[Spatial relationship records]
==*==
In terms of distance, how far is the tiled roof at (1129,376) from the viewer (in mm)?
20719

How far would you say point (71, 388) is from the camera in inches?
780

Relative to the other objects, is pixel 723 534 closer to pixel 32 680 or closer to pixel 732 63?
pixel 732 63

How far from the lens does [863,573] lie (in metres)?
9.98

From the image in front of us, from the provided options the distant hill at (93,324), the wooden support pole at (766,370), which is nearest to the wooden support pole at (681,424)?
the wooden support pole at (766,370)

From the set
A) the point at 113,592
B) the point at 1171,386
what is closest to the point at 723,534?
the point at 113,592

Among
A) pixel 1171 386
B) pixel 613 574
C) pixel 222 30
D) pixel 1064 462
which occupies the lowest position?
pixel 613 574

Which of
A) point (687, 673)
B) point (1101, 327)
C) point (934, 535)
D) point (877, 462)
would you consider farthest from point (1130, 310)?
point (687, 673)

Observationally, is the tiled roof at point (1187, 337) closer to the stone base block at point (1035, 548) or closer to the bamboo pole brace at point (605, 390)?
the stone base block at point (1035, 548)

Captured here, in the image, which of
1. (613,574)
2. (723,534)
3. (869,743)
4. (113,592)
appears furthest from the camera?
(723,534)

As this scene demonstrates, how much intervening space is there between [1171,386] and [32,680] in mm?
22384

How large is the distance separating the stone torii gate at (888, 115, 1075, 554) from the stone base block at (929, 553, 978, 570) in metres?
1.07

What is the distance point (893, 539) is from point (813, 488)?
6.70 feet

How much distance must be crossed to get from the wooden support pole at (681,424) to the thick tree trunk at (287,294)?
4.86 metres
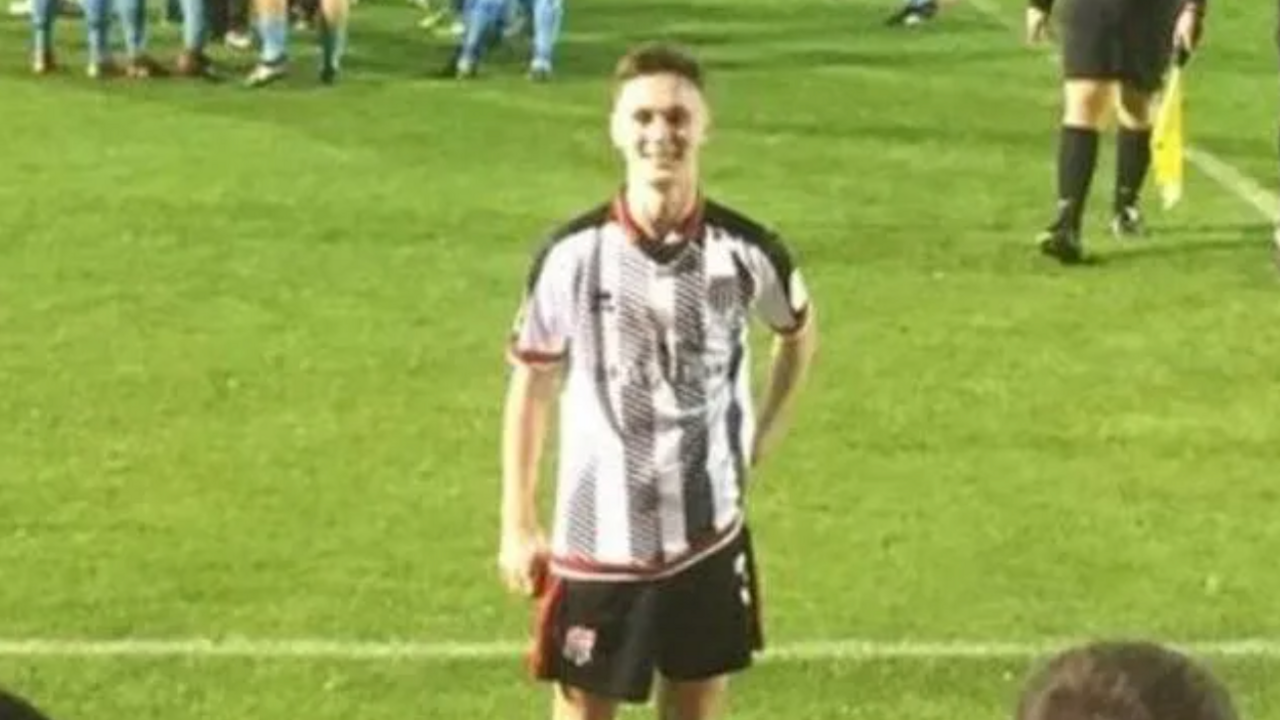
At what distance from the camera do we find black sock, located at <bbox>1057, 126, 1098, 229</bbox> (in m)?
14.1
==*==
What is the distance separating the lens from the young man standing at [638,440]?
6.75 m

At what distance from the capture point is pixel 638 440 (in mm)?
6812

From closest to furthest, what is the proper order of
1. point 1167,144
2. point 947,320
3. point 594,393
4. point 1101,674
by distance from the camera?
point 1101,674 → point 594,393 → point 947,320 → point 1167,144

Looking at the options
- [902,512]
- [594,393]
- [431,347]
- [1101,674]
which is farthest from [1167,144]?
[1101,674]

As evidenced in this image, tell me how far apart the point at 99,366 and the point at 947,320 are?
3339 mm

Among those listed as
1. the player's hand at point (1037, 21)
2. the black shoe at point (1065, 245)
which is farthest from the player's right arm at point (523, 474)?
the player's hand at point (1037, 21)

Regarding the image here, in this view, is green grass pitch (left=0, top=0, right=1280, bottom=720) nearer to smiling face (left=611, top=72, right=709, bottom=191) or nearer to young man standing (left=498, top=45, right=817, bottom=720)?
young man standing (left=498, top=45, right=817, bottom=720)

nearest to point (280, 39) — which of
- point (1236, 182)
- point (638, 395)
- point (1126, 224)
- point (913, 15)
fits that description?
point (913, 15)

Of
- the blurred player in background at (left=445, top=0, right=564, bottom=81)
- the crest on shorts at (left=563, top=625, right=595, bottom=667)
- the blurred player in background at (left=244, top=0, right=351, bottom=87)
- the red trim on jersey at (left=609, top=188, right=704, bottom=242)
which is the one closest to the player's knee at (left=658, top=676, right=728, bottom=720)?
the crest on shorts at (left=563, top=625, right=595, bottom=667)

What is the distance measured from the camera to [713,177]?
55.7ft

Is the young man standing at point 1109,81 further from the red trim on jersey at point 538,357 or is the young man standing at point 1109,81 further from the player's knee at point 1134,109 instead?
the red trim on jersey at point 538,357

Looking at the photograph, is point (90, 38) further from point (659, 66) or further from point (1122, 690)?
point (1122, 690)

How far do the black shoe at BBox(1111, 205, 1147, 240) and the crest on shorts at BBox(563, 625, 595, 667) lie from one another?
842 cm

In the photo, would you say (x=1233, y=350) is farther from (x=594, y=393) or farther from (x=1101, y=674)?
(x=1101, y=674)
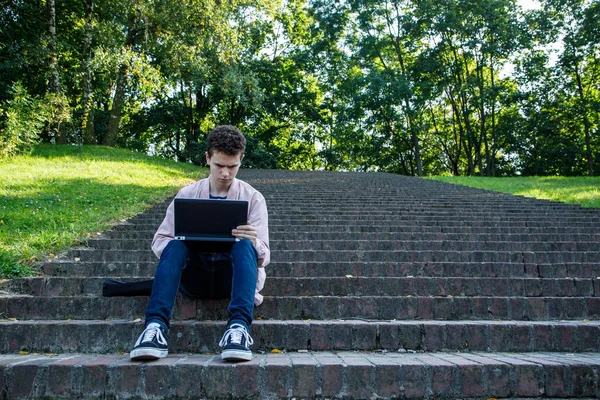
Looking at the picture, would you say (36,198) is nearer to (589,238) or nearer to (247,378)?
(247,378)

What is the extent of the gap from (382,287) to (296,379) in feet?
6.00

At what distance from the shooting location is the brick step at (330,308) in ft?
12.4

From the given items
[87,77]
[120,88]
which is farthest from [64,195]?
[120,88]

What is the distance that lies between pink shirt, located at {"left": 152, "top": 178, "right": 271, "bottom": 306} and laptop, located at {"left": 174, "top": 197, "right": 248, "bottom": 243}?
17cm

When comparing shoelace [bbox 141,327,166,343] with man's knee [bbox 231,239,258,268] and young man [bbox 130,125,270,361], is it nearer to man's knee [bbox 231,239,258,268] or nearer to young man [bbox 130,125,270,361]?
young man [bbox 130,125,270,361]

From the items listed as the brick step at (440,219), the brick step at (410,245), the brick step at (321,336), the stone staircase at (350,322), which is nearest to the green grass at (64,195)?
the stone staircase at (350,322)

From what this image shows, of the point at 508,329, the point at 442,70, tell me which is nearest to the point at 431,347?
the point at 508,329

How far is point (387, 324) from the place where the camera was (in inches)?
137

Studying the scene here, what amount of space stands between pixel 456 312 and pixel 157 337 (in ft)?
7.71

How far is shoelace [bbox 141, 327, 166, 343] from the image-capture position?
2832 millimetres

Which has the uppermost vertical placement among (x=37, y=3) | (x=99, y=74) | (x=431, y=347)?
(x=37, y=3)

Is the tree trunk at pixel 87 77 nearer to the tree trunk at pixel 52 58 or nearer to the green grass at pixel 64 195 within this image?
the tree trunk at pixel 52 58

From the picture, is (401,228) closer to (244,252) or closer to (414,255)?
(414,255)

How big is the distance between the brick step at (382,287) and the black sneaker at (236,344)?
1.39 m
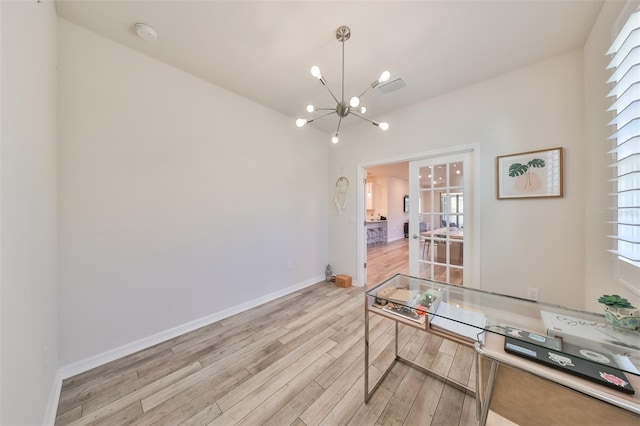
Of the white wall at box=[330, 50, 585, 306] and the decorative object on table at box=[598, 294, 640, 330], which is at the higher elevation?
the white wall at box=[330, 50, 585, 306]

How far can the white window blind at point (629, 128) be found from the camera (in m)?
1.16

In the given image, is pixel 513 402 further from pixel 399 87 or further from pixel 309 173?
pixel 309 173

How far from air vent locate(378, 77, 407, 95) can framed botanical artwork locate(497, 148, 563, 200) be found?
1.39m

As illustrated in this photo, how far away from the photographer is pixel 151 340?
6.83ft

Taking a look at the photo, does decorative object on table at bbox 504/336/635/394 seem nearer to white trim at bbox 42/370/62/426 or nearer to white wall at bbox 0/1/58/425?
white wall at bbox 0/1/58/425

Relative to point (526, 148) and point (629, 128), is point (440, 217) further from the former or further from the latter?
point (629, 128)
==*==
Tally the lines in the rows above that contain the word "inches" and reply with only that number.

● Worked solution
2